2. Discussion of the Related Art
Many applications for electric motors demand variable speeds with a known load on the motor. For example a blower motor in a household heating, ventilation and air-conditioning (HVAC) system will typically be a fractional horsepower motor driving a blower unit or fan blade which represents a known load varying regularly by speed in revolutions per minute.
Multi-tap motors may desirably be utilized in many applications. These motors, while attaining a plurality of fixed selectable speeds due to the multiple operating taps by mechanical switching between the taps, have not been particularly well adapted for continuously variable speed usage. Rather they are designed to operate efficiently only at one best speed within a tap and inefficiencies may result when trying to run the motor at other than the designed speed. However, many systems, such as the above HVAC applications, would benefit greatly from having a wider range of motor speeds available.
Also in the past art, a variable range of speeds from one induction motor was obtained through the use of expensive controllers changing the frequency and voltage of the input to the motor windings, throughout the operating range of the induction motor.

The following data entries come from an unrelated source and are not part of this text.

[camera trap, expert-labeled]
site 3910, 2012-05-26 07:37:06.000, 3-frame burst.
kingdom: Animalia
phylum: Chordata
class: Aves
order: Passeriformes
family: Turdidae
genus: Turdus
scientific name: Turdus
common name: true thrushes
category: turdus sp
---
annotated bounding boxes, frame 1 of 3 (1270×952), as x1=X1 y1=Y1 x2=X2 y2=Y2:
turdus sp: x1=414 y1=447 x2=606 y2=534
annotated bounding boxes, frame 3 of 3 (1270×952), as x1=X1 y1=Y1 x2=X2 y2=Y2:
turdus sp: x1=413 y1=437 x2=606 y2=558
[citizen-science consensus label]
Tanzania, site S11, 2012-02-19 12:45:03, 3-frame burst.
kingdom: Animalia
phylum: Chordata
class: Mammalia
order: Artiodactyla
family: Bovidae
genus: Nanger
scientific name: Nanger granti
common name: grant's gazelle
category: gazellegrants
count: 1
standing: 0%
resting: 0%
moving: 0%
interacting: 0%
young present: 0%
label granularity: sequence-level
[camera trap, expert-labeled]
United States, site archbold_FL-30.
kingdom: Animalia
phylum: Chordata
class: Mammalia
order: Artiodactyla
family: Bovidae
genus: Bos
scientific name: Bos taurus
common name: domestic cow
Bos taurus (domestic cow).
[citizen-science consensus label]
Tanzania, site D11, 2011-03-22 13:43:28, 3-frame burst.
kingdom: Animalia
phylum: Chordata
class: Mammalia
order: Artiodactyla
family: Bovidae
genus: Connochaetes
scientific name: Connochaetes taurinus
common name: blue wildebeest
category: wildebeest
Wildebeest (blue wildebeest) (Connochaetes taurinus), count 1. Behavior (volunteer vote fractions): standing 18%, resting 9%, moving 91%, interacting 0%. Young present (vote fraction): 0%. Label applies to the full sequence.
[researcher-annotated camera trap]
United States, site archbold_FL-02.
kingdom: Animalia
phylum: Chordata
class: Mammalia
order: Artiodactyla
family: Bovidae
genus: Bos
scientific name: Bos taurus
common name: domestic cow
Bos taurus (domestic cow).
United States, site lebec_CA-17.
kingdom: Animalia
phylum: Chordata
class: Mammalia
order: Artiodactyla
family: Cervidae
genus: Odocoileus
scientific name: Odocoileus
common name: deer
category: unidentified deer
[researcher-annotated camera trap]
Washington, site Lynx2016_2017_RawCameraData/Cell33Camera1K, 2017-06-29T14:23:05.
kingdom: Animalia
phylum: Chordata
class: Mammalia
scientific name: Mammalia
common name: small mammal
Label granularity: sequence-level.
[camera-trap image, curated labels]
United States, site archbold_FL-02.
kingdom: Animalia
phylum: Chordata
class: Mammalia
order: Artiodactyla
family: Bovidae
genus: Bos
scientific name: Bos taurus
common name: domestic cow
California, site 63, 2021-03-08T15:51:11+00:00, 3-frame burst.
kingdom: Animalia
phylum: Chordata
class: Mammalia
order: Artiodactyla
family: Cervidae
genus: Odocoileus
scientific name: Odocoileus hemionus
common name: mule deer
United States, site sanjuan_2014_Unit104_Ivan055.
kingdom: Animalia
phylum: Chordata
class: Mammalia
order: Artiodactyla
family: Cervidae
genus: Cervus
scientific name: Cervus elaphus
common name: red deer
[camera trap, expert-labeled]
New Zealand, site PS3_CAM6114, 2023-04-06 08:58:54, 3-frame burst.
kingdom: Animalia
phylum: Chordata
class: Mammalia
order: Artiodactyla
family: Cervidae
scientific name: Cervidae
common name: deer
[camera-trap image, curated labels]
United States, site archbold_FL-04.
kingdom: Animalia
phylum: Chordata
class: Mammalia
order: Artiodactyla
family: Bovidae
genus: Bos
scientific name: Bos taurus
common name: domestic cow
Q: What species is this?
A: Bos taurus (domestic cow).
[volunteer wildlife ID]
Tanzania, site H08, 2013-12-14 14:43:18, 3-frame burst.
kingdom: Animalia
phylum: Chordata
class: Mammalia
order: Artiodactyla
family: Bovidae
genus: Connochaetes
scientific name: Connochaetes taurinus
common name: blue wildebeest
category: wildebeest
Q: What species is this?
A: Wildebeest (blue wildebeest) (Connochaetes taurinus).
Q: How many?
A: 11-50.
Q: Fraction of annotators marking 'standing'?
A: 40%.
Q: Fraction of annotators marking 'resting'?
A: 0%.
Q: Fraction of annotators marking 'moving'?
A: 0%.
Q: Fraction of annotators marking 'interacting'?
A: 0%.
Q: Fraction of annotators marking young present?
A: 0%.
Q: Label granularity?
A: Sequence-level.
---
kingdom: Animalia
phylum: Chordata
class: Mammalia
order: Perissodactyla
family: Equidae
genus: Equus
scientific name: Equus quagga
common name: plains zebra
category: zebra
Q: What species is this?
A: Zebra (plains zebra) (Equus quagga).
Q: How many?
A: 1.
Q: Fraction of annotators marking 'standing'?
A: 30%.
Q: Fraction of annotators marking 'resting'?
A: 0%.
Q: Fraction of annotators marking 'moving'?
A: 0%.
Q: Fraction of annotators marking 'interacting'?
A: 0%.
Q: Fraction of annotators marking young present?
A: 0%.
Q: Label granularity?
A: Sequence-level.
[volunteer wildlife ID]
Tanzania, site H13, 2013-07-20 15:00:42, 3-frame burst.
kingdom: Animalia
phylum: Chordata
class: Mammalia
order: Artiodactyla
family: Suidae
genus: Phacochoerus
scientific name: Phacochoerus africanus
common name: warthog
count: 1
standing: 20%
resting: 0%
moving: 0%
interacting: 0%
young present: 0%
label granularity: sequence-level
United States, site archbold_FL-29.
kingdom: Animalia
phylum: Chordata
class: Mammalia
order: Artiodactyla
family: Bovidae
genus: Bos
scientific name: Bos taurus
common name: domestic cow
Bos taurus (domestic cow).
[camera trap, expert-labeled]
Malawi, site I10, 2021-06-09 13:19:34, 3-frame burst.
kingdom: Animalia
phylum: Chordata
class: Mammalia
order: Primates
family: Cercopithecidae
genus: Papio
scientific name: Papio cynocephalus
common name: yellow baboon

Expensive controllers such as these were necessary because, as the input to the motor windings strays farther from sinusoidal, motor efficiency and power factor drop while total harmonic distortion rises, resulting in unacceptable noise, heat, efficiency loss, and motor life. Further, known motor controllers utilizing inexpensive switching mechanisms, such as triacs, to control power to the motor windings by “chopping” the sinusoidal waveform input were thought to be of limited use in applications of continuously variable motor speed control.
Further, the development and utilization of multiple control algorithms and control board apparatuses for each individual motor, or motor application, within a generic application such as an HVAC system, results in increased expense for the manufacturer and consumer of such systems and may further complicate maintenance and repair of such systems.
It would therefore be desirable to obtain an efficient variable speed operation of multi-tap motors for HVAC systems. It would also be desirable to obtain such control over a family of such multi-tap motors or motor applications through the use of a single controller system.